Amine receptor branch of the family tree of G protein-coupled receptors.[88]

Even before dopamine was identified as the third catecholamine transmitter, Blaschko suspected it might possess receptors of its own, since Peter Holtz and his group in 1942 had found that small doses of dopamine lowered the blood pressure of rabbits and guinea pigs, whereas adrenaline always increased the blood pressure.[89] Holtz erred in his interpretation, but Blaschko had ″no doubt that his observations are of the greatest historical importance, as the first indication of an action of dopamine that characteristically and specifically differs from those of the two other catecholamines″.[37] A re-investigation of the blood pressure-lowering effect in dogs in 1964 proposed ″specific dopamine receptors for dilation″,[90] and at the same time evidence for dopamine receptors distinct from α- and β-adrenoceptors accrued from other experimental approaches.
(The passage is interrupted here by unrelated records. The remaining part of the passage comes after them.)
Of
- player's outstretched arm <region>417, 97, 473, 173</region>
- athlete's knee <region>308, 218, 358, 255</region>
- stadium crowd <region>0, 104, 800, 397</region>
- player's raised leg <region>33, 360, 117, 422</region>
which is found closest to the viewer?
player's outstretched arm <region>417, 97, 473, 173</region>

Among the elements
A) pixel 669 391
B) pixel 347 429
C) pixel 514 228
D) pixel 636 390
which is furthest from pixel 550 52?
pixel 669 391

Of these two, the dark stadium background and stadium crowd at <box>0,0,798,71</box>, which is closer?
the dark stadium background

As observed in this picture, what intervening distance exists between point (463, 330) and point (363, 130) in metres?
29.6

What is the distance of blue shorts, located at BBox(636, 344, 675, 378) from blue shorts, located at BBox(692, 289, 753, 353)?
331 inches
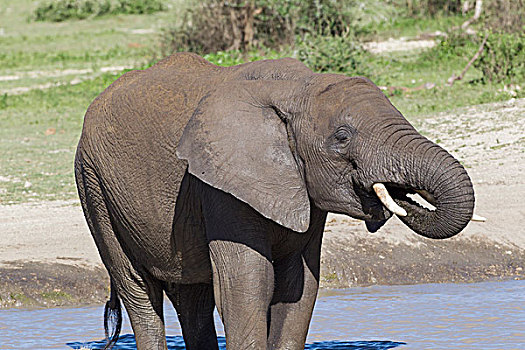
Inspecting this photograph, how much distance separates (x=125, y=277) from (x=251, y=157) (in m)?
1.42

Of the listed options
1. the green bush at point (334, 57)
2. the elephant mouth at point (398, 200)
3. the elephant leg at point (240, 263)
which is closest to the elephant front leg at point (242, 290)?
the elephant leg at point (240, 263)

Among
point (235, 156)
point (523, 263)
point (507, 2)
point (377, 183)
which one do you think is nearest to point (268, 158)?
point (235, 156)

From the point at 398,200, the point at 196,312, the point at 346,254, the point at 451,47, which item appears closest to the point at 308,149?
the point at 398,200

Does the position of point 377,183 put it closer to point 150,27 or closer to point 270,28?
point 270,28

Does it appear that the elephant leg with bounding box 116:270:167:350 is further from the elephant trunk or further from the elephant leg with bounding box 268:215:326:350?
the elephant trunk

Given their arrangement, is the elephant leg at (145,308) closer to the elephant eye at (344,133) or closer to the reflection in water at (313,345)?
the reflection in water at (313,345)

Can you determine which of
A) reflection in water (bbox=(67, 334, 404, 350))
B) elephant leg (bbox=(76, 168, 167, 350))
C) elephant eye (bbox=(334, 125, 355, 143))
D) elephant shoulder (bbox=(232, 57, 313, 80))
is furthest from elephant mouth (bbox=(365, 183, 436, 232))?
reflection in water (bbox=(67, 334, 404, 350))

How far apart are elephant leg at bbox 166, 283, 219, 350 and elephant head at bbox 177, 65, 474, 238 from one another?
1.39m

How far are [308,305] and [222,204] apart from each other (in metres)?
0.76

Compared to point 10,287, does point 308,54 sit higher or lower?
lower

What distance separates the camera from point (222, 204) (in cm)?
408

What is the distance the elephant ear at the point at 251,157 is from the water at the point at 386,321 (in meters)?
2.20

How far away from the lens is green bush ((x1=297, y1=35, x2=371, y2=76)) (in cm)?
1555

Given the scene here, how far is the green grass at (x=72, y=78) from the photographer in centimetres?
1133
In 1986, the first gene coding for a catecholamine receptor, the β2-adrenoceptor from hamster lung, was cloned by a group of sixteen scientists, among them Robert Lefkowitz and Brian Kobilka of Duke University in Durham, North Carolina.[91] Genes for all mammalian catecholamine receptors have now been cloned, for the nine adrenoceptors α1A, α1B, α1D, α2A, α2B, α2C, β1, β2 and β3 and the five dopamine receptors D1, D2, D3, D4 und D5. Their fine structure, without agonist or agonist-activated, is being studied at high resolution.[92]

Earl Wilbur Sutherland won the 1971 Nobel Prize in Physiology or Medicine ″for his discoveries concerning the mechanisms of the action of hormones″, in particular the discovery of cyclic adenosine monophosphate as second messenger in the action of catecholamines at β-adrenoceptors and of glucagon at glucagon receptors, which led on to the discovery of heterotrimeric G proteins. In 1988 James Black was one of three winners of the Nobel Prize in Physiology or Medicine ″for their discoveries of important principles for drug treatment″, Black’s ″important principles″ being the blockade of β-adrenoceptors and of histamine H2 receptors. In 2012, Robert Lefkowitz and Brian Kobilka shared the Nobel Prize in Chemistry ″for studies of G-protein-coupled receptors″.

The β2-adrenoceptor (blue) coupling to the heterotrimeric G protein GS (red,yellow, green) after binding of an agonist.